Task to complete: Reproduce each of the following records word for word, omitting the pictures.

====== Extracted data

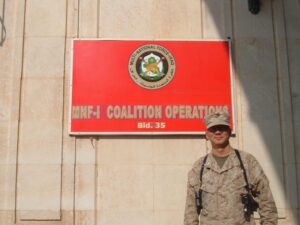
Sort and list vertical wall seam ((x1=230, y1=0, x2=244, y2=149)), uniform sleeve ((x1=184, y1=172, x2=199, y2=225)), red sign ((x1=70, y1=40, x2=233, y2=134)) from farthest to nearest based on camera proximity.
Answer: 1. vertical wall seam ((x1=230, y1=0, x2=244, y2=149))
2. red sign ((x1=70, y1=40, x2=233, y2=134))
3. uniform sleeve ((x1=184, y1=172, x2=199, y2=225))

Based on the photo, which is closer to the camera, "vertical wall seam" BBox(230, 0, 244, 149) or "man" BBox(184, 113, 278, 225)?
"man" BBox(184, 113, 278, 225)

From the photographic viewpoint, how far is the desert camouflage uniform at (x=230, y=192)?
4.50 metres

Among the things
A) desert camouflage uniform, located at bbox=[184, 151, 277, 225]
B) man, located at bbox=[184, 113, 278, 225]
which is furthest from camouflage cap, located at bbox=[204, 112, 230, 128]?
desert camouflage uniform, located at bbox=[184, 151, 277, 225]

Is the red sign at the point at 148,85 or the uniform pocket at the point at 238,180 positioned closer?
the uniform pocket at the point at 238,180

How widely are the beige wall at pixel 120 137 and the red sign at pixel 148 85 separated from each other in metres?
0.18

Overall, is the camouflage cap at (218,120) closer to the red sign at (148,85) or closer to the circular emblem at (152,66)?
the red sign at (148,85)

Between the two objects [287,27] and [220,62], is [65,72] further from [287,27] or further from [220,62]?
[287,27]

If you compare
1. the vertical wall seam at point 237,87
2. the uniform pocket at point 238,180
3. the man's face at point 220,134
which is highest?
the vertical wall seam at point 237,87

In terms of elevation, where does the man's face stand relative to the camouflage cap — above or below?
below

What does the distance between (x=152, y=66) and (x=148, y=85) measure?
1.16 feet

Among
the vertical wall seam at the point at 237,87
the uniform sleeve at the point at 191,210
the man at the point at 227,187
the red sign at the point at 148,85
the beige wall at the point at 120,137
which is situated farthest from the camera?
the vertical wall seam at the point at 237,87

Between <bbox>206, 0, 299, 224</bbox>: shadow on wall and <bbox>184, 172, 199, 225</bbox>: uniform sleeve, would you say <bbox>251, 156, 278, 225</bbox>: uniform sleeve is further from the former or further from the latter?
<bbox>206, 0, 299, 224</bbox>: shadow on wall

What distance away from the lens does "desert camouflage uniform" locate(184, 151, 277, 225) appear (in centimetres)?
450

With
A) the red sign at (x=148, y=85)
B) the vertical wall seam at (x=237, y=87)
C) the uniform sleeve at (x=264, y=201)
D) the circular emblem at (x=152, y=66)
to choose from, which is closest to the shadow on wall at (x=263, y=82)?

============

Problem solution:
Sort and list vertical wall seam ((x1=230, y1=0, x2=244, y2=149)), uniform sleeve ((x1=184, y1=172, x2=199, y2=225)), red sign ((x1=70, y1=40, x2=233, y2=134)) from farthest to nearest based on camera proximity.
Answer: 1. vertical wall seam ((x1=230, y1=0, x2=244, y2=149))
2. red sign ((x1=70, y1=40, x2=233, y2=134))
3. uniform sleeve ((x1=184, y1=172, x2=199, y2=225))

Based on the photo, which is closer to the camera, "vertical wall seam" BBox(230, 0, 244, 149) or "man" BBox(184, 113, 278, 225)?
"man" BBox(184, 113, 278, 225)

From the photographic viewpoint, how far is the desert camouflage uniform at (x=230, y=192)?
4.50 metres

Among the things
A) desert camouflage uniform, located at bbox=[184, 151, 277, 225]
B) man, located at bbox=[184, 113, 278, 225]
which is furthest from camouflage cap, located at bbox=[204, 112, 230, 128]?
desert camouflage uniform, located at bbox=[184, 151, 277, 225]

Is the red sign at the point at 148,85 or the uniform pocket at the point at 238,180 positioned closer?
the uniform pocket at the point at 238,180

How widely are the beige wall at pixel 120 137 and the red sign at pixel 148 85 separated from each other in metres?
0.18

Overall, is the camouflage cap at (218,120) closer to the red sign at (148,85) or closer to the circular emblem at (152,66)?
the red sign at (148,85)

Between the two objects [287,27] and [220,62], is [65,72] further from [287,27] or further from [220,62]?
[287,27]

If you compare
1. the vertical wall seam at point 237,87
2. the uniform pocket at point 238,180
3. the man's face at point 220,134
which is highest?
the vertical wall seam at point 237,87

In terms of elevation, where does the man's face stand relative to the camouflage cap — above or below?
below

What does the distance between (x=152, y=66) and (x=148, y=85) measure?
1.16 feet

Among
the vertical wall seam at the point at 237,87
the uniform sleeve at the point at 191,210
the man at the point at 227,187
the red sign at the point at 148,85
the beige wall at the point at 120,137
which is situated farthest from the camera?
the vertical wall seam at the point at 237,87

Between <bbox>206, 0, 299, 224</bbox>: shadow on wall and <bbox>184, 172, 199, 225</bbox>: uniform sleeve, would you say <bbox>251, 156, 278, 225</bbox>: uniform sleeve is further from the former or further from the latter?
<bbox>206, 0, 299, 224</bbox>: shadow on wall

What distance away from the lens does "desert camouflage uniform" locate(184, 151, 277, 225) appear (in centimetres)?
450

With
A) the red sign at (x=148, y=85)
B) the vertical wall seam at (x=237, y=87)
C) the uniform sleeve at (x=264, y=201)
D) the circular emblem at (x=152, y=66)
to choose from, which is closest to the shadow on wall at (x=263, y=82)?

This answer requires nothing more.